La misère n'est pas une fatalité

Écoutez ou relisez les "31 histoires pour un monde autrement" éditées par ATD Quart Monde Grand Ouest et Histoires Ordinaires

Ils décident avec ou sans nous ? (p.78)


Mardi 11 Juillet 2017

ils_decident.mp3 ILS DECIDENT.mp3  (7.59 Mo)


A l’approche des élections, l’Université Populaire Quart-Monde Grand Ouest a décidé de réfléchir sur la place de chacun comme citoyen dans la société.
 
Le 3 mars 2012, 73 personnes se rassemblent à Laval (Mayenne) pour réfléchir sur le thème : « Comment se prennent les décisions qui nous concernent ? Avec ou sans nous ? » L’adjoint au maire était notre invité.

Evelyne raconte : « Une fois on est allé aux vœux du maire. On n’était pas à l’aise, on ne se sentait pas à notre place. Il y avait dans le regard des autres….

On s’interroge en groupe : « Qu’est-ce qui permet de se faire entendre. ? »

Les idées et les pratiques se dévoilent : il faut s’informer pour pouvoir choisir et agir. Il faut montrer qu’on est là, se faire entendre. Il faut donner l’occasion de rencontres. En groupe, on est mieux entendu. Il faut se rassembler en association, être soutenu quand on a du mal à exprimer ses idées.

Marie-Jo dit : « Chacun, d’où qu’il vienne, a une pensée, un vécu, une expérience qui ont de la valeur, et donc, en mettant tout ça ensemble, on arrive à bâtir quelque chose. »

→ **DONNÉES DISPONIBLES**
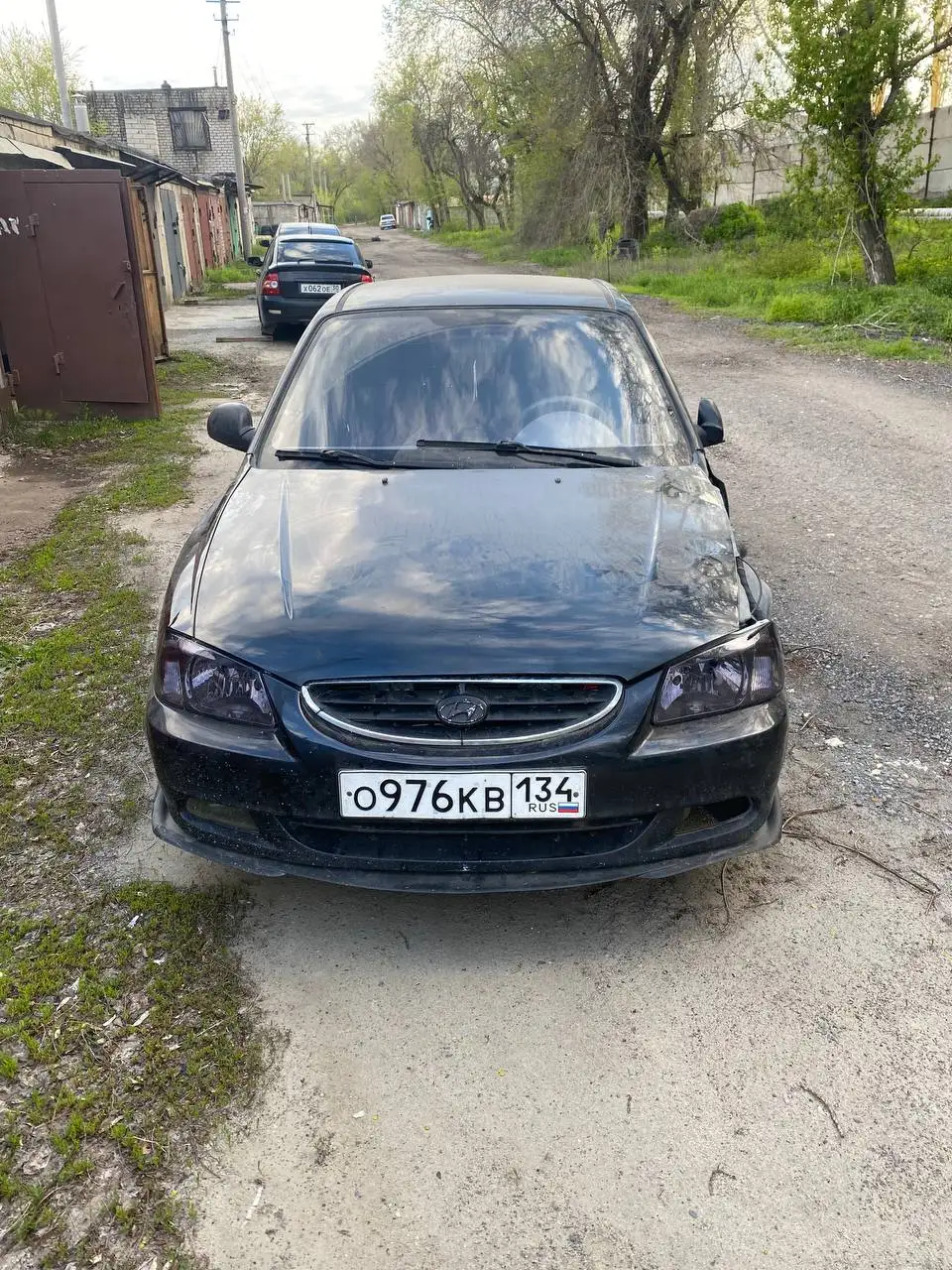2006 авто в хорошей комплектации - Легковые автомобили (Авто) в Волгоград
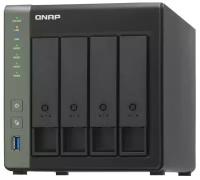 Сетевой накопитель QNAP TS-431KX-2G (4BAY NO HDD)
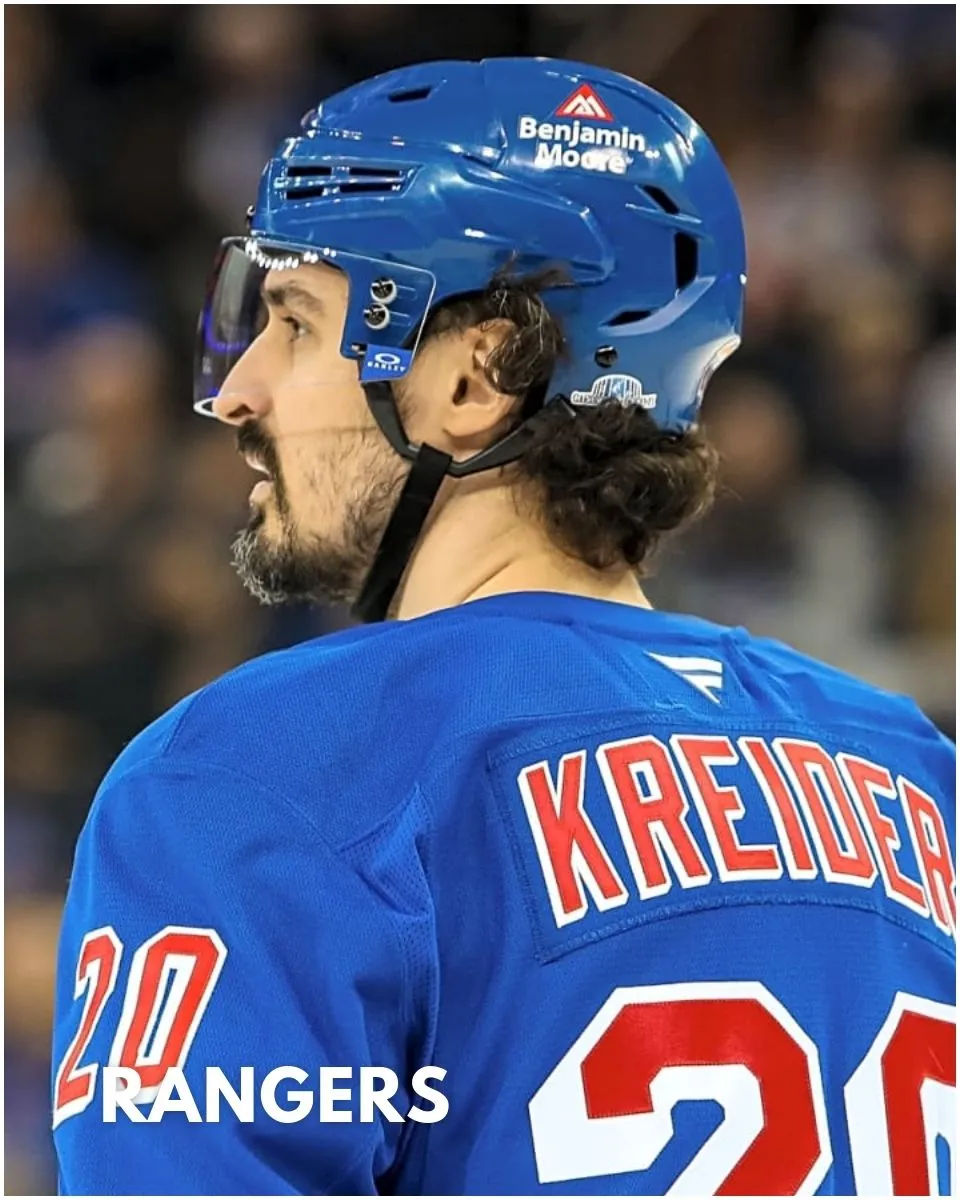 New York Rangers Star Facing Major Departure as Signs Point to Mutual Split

→ **ACTIVITÉS**
A – Dressez la liste de toutes les organisations nommées dans le texte sur la rencontre de Laval.
B – Selon le texte sur la rencontre de Laval, combien de personnes se sont rassemblées le 3 mars 2012 ?
Les données n'ont aucun rôle à jouer ici.

→ **RÉPONSES FOURNIES**
A –
ATD Quart Monde Grand Ouest
Histoires Ordinaires
Université Populaire Quart-Monde Grand Ouest

B – 73 personnes se sont rassemblées à Laval ce jour-là.